Efficiently grouping a list of coordinates points by location in Python
Fundamentally, this is an image processing operation. If you use an image processing library like scikit-image (a.k.a. skimage
), it will be easy. Dealing with really huge data will eventually get slow, but 1024x1024 is nothing.
In [1]: import numpy as np
In [2]: import skimage.morphology
In [3]: x = [0,1,2,0,1,2,0,1,2,-3,-2,-1,-3,-2,-1,-3,-2,-1]
In [4]: y = [0,0,0,1,1,1,2,2,2,-3,-3,-3,-2,-2,-2,-1,-1,-1]
In [5]: dense = np.zeros((9,9), dtype=bool)
In [6]: dense[y,x] = True
In [7]: print(dense)
[[ True True True False False False False False False]
[ True True True False False False False False False]
[ True True True False False False False False False]
[False False False False False False False False False]
[False False False False False False False False False]
[False False False False False False False False False]
[False False False False False False True True True]

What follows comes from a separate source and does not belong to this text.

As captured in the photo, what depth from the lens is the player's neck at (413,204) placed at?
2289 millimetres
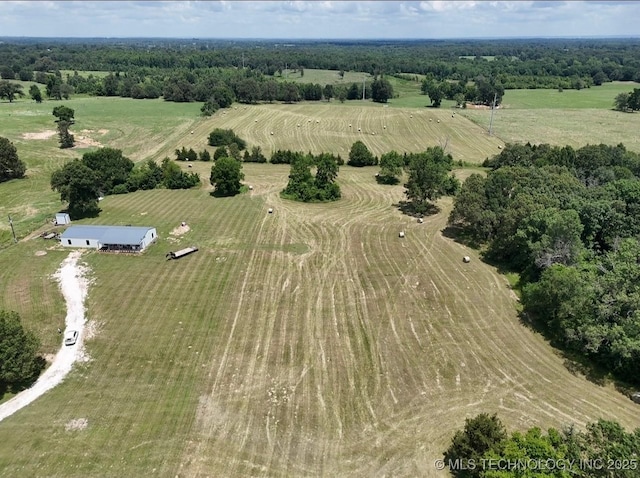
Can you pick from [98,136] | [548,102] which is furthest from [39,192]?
[548,102]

[False False False False False False True True True]
[False False False False False False True True True]]
In [8]: labeled = skimage.morphology.label(dense)
In [9]: print(labeled)
[[1 1 1 0 0 0 0 0 0]
[1 1 1 0 0 0 0 0 0]
[1 1 1 0 0 0 0 0 0]
[0 0 0 0 0 0 0 0 0]
[0 0 0 0 0 0 0 0 0]
[0 0 0 0 0 0 0 0 0]
[0 0 0 0 0 0 2 2 2]
[0 0 0 0 0 0 2 2 2]
[0 0 0 0 0 0 2 2 2]]
In [10]: coords_yx = { i: (labeled == i).nonzero() for i in range(1,labeled.max()+1) }
In [11]: coords_yx
Out[11]:
{1: (array([0, 0, 0, 1, 1, 1, 2, 2, 2]), array([0, 1, 2, 0, 1, 2, 0, 1, 2])),
2: (array([6, 6, 6, 7, 7, 7, 8, 8, 8]), array([6, 7, 8, 6, 7, 8, 6, 7, 8]))}
You can hash all coordinate points (e.g. using dictionary structure in python) and then for each coordinate point, hash the adjacent neighbors of the point to find pairs of points that are adjacent and "merge" them. Also, for each point you can maintain a pointer to the connected component that that point belongs to (using the dictionary structure), and for each connected component you maintain a list of points that belong to the component.
Then, when you hash a neighbor of a point and find a match, you merge the two connected component sets that the points belong to and update the group pointers for all new points in the union set. You can show that you only need to hash all the neighbors of all points just once and this will find all connected components, and furthermore, if you update the pointers for the smaller of the two connected components sets when two connected component sets are merged, then the run-time will be linear in the number of points.